DANE DO ZADANIA:
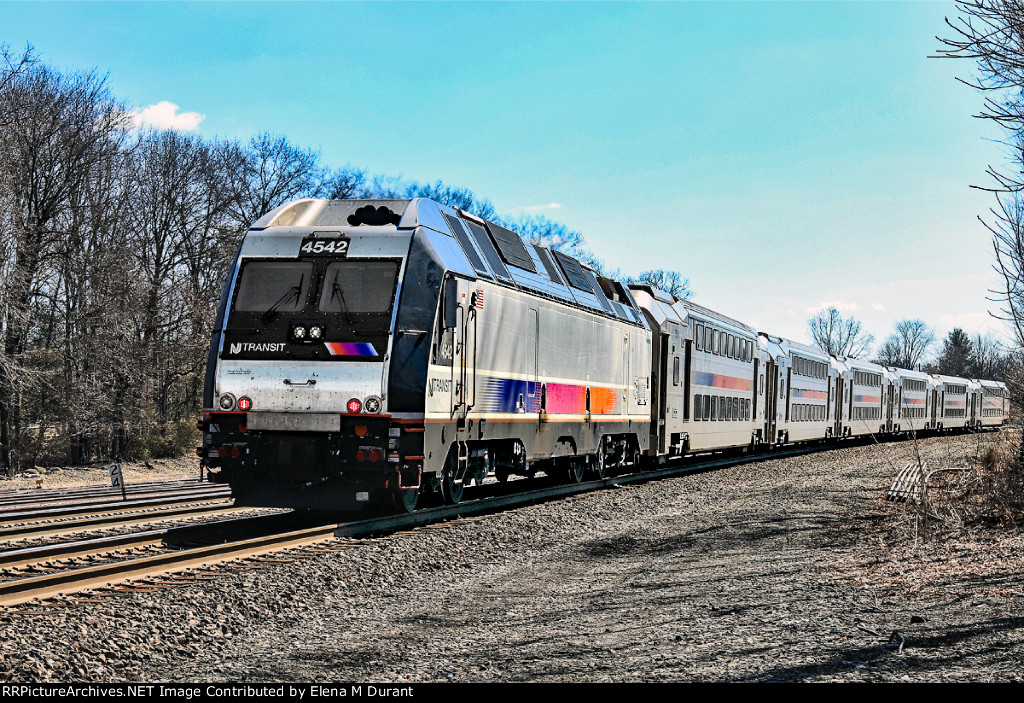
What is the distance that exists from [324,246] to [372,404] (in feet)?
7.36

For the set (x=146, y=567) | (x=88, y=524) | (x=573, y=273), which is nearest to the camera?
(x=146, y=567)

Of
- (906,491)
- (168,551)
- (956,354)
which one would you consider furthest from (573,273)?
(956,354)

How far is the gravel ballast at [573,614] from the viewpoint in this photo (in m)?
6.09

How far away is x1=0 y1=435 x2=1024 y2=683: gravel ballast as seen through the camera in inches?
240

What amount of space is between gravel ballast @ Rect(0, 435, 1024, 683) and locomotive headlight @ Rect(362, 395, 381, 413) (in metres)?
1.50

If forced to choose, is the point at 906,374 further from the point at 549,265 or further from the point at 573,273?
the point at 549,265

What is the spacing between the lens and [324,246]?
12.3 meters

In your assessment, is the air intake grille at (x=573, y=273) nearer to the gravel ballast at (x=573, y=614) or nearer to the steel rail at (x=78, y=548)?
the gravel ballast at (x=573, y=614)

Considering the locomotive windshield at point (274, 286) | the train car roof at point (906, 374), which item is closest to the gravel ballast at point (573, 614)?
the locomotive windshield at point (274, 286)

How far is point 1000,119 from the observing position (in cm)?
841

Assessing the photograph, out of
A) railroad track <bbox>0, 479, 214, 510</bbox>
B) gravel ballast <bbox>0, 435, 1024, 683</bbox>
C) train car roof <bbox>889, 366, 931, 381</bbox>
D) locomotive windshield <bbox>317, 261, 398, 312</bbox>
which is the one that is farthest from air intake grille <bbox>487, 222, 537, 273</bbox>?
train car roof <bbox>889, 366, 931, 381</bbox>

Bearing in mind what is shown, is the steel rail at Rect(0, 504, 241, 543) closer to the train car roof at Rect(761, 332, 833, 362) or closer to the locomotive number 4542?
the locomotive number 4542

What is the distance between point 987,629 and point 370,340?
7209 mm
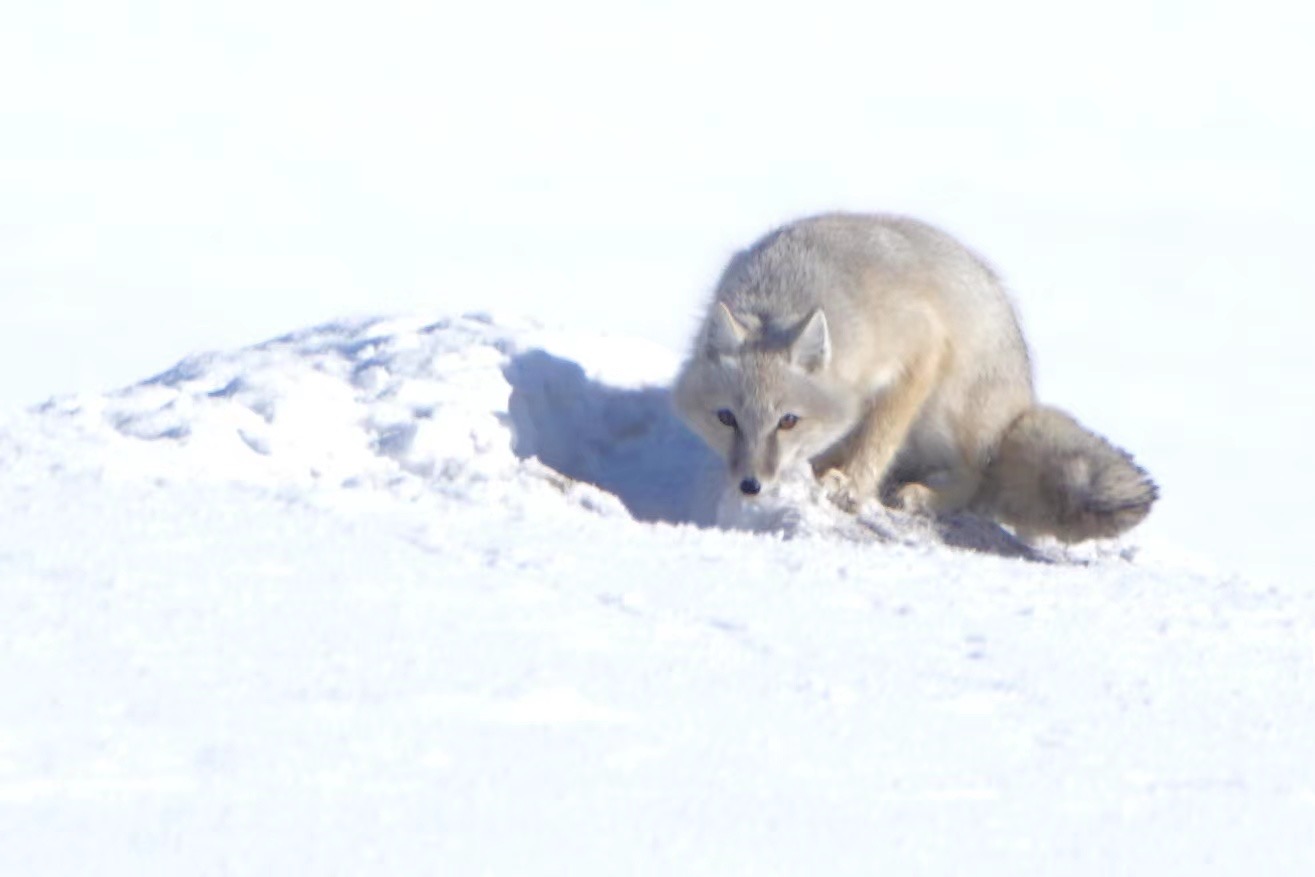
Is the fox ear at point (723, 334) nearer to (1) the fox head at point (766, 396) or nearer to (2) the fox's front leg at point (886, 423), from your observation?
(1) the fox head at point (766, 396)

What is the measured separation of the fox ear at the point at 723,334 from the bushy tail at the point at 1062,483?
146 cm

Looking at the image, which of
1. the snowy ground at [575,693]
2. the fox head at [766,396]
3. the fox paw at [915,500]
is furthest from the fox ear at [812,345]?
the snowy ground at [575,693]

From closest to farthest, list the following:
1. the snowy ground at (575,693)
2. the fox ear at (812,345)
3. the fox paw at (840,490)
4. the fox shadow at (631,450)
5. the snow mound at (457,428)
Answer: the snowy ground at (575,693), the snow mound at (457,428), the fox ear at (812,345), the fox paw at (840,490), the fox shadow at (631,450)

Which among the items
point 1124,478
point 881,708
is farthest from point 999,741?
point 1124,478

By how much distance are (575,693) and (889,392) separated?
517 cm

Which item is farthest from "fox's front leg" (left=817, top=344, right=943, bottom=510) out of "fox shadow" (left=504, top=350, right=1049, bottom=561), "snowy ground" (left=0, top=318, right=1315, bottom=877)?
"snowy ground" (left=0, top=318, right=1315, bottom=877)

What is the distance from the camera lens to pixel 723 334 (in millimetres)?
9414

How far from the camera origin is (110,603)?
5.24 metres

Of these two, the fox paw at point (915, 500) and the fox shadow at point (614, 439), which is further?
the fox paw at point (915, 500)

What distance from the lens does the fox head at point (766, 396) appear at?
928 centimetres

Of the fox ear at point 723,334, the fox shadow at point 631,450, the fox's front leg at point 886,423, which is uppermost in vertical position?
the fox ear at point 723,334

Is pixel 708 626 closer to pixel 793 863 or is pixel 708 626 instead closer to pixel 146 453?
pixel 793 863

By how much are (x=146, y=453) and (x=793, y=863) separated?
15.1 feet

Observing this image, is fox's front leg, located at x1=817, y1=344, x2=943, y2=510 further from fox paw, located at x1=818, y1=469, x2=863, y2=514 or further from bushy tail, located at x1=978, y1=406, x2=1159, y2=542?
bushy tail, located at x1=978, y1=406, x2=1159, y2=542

...

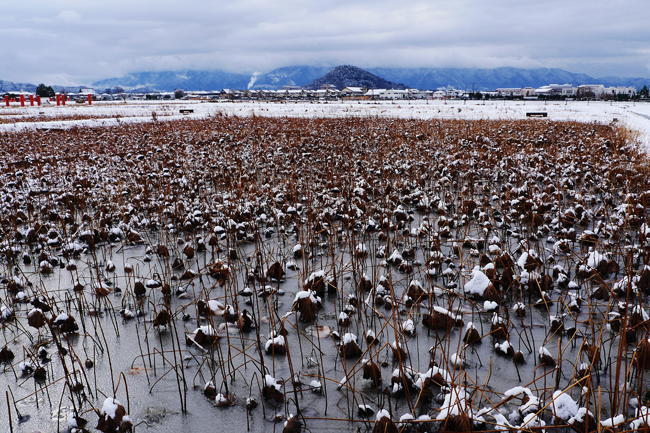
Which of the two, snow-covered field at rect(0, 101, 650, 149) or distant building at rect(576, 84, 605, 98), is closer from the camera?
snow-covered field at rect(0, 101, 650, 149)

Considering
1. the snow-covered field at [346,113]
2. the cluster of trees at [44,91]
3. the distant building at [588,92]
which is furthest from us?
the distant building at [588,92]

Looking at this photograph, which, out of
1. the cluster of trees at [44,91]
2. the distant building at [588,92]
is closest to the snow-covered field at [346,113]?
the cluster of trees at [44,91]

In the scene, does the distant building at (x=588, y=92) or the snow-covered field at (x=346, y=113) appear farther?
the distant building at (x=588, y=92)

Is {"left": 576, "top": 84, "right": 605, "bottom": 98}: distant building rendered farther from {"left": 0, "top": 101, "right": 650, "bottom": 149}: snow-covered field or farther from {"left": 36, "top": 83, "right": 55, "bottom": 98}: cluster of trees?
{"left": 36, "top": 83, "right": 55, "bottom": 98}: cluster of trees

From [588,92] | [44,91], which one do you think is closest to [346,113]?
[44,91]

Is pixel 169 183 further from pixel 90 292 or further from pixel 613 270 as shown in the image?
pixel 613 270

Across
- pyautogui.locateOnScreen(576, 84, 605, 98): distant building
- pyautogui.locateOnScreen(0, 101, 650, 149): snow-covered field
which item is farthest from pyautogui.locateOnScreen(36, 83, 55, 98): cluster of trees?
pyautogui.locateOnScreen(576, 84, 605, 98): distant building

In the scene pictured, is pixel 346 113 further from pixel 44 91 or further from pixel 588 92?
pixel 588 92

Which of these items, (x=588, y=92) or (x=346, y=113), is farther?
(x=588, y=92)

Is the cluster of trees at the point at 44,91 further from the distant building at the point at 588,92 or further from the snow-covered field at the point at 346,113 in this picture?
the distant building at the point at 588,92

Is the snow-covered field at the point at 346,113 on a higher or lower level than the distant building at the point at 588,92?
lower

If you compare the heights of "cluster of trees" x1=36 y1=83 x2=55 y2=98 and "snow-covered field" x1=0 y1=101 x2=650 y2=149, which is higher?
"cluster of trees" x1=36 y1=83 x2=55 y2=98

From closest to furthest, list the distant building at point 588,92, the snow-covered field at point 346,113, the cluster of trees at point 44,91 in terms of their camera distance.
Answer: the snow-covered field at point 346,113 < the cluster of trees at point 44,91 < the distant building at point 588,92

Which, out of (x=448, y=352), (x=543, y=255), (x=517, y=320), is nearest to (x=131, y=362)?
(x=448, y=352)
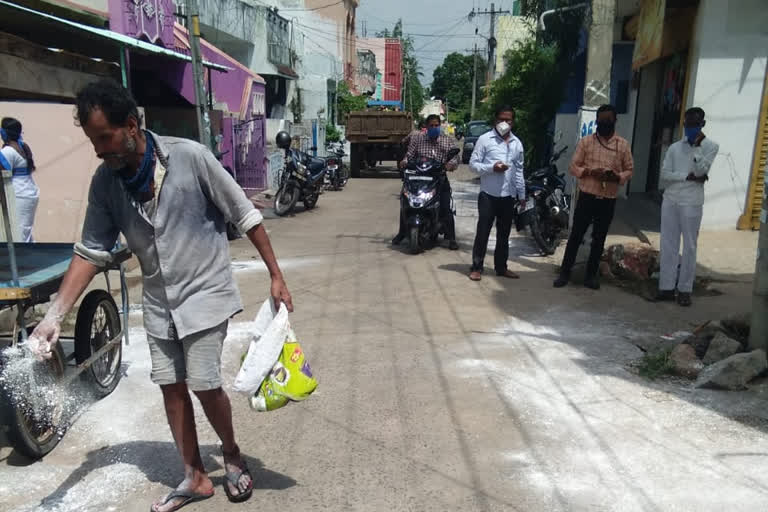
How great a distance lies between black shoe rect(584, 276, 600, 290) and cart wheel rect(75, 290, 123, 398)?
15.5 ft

...

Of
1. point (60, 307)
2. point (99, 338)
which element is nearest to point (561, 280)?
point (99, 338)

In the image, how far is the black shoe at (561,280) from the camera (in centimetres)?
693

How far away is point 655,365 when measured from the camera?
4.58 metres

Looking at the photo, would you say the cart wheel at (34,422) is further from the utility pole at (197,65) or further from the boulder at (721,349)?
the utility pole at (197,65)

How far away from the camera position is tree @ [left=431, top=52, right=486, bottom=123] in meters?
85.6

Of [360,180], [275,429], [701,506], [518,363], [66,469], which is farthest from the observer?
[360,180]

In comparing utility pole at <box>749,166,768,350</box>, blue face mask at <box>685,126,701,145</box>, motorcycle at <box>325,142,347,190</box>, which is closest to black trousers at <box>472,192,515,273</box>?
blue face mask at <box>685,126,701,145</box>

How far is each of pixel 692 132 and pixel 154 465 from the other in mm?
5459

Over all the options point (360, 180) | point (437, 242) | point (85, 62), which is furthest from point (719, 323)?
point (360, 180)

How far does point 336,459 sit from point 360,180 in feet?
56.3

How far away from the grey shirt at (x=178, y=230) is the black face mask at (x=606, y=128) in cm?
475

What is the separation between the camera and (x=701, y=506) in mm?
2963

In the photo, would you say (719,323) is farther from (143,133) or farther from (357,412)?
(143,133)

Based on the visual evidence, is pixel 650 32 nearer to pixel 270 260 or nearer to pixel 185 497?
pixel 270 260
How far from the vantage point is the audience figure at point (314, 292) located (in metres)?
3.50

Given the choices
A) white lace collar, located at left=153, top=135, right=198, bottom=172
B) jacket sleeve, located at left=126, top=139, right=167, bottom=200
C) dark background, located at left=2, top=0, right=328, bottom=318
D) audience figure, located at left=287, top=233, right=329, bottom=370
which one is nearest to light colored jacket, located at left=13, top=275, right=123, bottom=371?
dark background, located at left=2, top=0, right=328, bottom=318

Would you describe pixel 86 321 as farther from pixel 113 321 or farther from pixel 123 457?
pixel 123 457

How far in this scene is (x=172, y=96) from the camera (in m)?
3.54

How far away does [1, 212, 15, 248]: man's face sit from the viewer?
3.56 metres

POLECENIE:
Które wiersze zestawienia powyżej zawierają słowo „farthest”? Wyodrębnij je wszystkie.

GOTOWA ODPOWIEDŹ:
which is the one that is farthest from air intake grille <bbox>487, 222, 537, 273</bbox>?
From closest to farthest, list the following:
is farthest from point 999,741?
Which item is farthest from "fox's front leg" (left=817, top=344, right=943, bottom=510) out of "fox shadow" (left=504, top=350, right=1049, bottom=561), "snowy ground" (left=0, top=318, right=1315, bottom=877)?
which item is farthest from pyautogui.locateOnScreen(36, 83, 55, 98): cluster of trees?
Of [360,180], [275,429], [701,506], [518,363], [66,469], which is farthest from the observer?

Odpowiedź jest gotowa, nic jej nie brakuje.